LLMs read tokens, not letters or words. Tokens are chunks of text that the model has learned to recognize.
When you type "Hello, how are you?" what does the model actually see?
Not letters. Not exactly words. The model sees tokens: chunks of text that might be whole words, parts of words, or individual characters.
Before your message reaches the neural network, a tokenizer chops it up. "Hello" might become one token. "Tokenization" might become "Token" + "ization". An unusual word like "cryptographic" might split into "crypt" + "ographic" or even smaller pieces.
This chunking matters because neural networks work with numbers, not text. Each token maps to a numeric ID in a vocabulary. Token 9906 might be "Hello". Token 30 might be "?". These numbers are what the model actually processes.
Example: GPT-4 tokenization
Original:Hello, how are you?
Hello9906,11␣how1268␣are527␣you499?30
6 tokens
Why not just use words?
Words seem like the obvious choice, but they create problems. English alone has hundreds of thousands of words. Add names, technical terms, foreign words, typos, and internet slang, and you'd need millions of vocabulary entries.
Worse: any word not in your vocabulary becomes impossible to process. The model would choke on "ChatGPT" if it was trained before that word existed.
Tokens solve this elegantly. A typical vocabulary has 50,000-100,000 tokens (newer models like GPT-4o use ~200,000). Common words like "the" and "and" get their own tokens. Rare or new words get assembled from pieces. "ChatGPT" might become "Chat" + "G" + "PT". The model never encounters a word it can't represent.
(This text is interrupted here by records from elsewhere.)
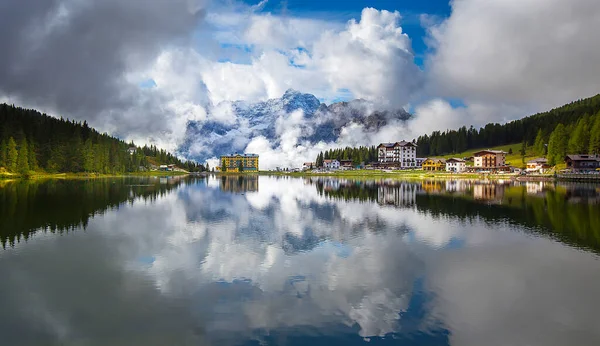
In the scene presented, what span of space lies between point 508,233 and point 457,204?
23.0m

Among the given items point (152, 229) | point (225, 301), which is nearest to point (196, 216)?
point (152, 229)

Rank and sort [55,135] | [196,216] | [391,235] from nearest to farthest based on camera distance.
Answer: [391,235], [196,216], [55,135]

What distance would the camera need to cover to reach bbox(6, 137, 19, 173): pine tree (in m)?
118

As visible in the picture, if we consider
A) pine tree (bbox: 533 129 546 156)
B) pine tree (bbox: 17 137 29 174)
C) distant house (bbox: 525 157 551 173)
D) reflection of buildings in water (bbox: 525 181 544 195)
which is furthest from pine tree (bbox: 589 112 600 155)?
pine tree (bbox: 17 137 29 174)

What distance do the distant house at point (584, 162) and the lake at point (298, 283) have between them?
376 ft

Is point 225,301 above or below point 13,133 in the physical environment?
below

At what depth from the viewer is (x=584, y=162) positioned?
431ft

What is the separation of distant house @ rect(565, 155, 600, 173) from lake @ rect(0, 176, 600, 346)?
376 ft

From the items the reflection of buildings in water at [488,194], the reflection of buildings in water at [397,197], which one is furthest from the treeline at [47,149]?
the reflection of buildings in water at [488,194]

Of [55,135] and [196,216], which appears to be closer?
[196,216]

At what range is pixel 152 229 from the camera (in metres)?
35.9

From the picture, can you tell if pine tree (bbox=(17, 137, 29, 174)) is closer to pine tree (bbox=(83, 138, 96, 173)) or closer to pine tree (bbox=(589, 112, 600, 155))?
pine tree (bbox=(83, 138, 96, 173))

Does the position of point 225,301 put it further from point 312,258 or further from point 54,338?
point 312,258

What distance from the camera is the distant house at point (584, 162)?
5113 inches
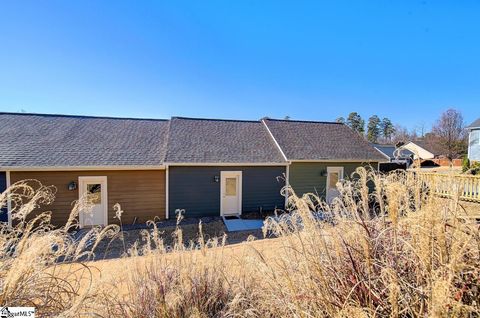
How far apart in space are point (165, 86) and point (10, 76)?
6.94 m

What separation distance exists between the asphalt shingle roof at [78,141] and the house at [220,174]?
110cm

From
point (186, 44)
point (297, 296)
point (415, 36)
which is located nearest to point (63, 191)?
point (186, 44)

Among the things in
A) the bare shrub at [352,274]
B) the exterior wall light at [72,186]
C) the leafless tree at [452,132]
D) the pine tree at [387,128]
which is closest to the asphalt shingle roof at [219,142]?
the exterior wall light at [72,186]

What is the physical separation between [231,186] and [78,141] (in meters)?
7.56

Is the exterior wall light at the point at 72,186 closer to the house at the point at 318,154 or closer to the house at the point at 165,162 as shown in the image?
the house at the point at 165,162

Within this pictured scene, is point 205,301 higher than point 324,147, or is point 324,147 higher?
point 324,147

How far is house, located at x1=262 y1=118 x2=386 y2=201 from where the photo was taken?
11.6m

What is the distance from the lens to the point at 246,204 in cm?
1098

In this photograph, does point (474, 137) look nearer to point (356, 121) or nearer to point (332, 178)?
point (332, 178)

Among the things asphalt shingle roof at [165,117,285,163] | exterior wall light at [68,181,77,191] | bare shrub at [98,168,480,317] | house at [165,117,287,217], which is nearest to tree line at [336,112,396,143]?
asphalt shingle roof at [165,117,285,163]

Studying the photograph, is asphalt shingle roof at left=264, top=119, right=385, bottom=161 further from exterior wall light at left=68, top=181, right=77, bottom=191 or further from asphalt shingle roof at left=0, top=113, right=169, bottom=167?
exterior wall light at left=68, top=181, right=77, bottom=191

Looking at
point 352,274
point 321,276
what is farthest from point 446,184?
point 321,276

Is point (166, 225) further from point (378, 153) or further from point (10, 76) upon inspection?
point (378, 153)

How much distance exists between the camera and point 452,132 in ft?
112
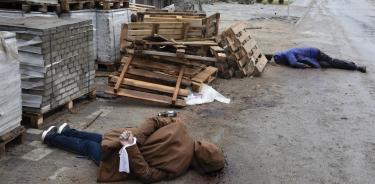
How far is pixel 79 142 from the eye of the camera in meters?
6.37

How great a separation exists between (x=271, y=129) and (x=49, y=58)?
3.56 m

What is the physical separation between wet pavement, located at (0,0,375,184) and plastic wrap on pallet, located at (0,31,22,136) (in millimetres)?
412

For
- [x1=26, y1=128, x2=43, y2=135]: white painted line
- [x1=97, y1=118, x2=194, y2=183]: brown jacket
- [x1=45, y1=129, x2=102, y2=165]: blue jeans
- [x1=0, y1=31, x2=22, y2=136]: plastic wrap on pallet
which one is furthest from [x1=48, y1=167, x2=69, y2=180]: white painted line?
[x1=26, y1=128, x2=43, y2=135]: white painted line

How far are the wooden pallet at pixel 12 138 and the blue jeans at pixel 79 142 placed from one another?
0.33 metres

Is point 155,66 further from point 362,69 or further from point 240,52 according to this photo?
point 362,69

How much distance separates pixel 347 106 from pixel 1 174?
6.40 meters

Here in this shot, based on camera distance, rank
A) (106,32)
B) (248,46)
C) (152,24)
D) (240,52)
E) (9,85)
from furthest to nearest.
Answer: (248,46)
(240,52)
(106,32)
(152,24)
(9,85)

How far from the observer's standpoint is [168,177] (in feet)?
18.7

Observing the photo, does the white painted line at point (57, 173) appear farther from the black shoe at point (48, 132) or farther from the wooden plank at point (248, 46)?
the wooden plank at point (248, 46)

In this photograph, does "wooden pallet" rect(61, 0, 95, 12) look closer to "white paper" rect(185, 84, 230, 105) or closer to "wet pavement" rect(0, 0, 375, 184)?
"wet pavement" rect(0, 0, 375, 184)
What does this mean for how the model thinks?
Tokenization shapes what the model can easily perceive. Common English words are single tokens. The model has learned rich associations for these during training. But split a word into pieces and the model must reconstruct its meaning from fragments, each learned in potentially different contexts.
The model sees your text more like you sight-read: not letter-by-letter, but in familiar shapes and chunks. You generally don't look at individual letters when reading. You recognize words and word-parts by shape, slowing down only for unfamiliar terms. Similarly, the model works with chunks. Common words are single, familiar tokens. Rare words fragment into pieces that must be reconstructed.
Try it: Paste common words vs. technical jargon. Notice how frequently-used words become single tokens while rare words get split into pieces.
How many tokens is my conversation?
A rough rule: one token averages about 4 characters in English, or roughly three-quarters of a word. A 100-word paragraph is typically 70-80 tokens. A 1,000-word essay might be 750-800 tokens.
LLMs have a context window: a maximum number of tokens they can consider at once. Exceed it and older content gets forgotten. Token efficiency directly affects how much context the model can use.
When the model behaves unexpectedly with unusual words, names, or non-English text, tokenization is often the underlying cause. The model isn't being stupid; it's working with a different view of your input than you have.